* Work to be completed
Count how many lines in the items below contain the string "this", matching case exactly, and reply with that number alone.

----- Dataset excerpts -----

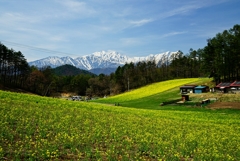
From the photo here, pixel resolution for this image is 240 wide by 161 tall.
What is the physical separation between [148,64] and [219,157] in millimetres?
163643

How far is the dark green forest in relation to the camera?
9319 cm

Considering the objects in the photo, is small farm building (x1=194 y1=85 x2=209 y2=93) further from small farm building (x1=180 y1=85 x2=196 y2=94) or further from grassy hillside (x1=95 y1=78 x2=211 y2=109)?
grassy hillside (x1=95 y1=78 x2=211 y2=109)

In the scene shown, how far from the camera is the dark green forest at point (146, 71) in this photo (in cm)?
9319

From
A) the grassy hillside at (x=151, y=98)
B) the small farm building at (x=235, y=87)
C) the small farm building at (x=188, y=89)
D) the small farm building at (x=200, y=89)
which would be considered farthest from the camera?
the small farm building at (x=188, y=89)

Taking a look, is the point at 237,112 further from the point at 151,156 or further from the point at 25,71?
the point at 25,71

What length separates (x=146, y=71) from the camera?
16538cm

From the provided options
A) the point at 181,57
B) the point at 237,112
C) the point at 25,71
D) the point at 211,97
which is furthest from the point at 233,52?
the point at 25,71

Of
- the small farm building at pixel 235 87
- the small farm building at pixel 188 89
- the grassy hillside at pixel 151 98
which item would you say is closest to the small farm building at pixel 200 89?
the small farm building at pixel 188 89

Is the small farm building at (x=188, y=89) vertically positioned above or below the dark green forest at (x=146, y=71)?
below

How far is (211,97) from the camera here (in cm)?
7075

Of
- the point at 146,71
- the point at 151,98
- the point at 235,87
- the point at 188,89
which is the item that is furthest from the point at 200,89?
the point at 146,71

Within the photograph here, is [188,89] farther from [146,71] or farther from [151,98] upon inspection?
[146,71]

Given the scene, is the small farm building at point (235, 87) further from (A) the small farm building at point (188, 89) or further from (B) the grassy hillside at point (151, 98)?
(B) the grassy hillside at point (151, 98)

-----
----- Dataset excerpts -----

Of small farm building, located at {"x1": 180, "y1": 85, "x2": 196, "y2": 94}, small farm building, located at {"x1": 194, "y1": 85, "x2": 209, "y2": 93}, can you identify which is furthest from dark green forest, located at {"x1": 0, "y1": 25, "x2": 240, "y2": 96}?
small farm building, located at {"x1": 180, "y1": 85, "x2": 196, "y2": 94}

-----

* Problem solution
2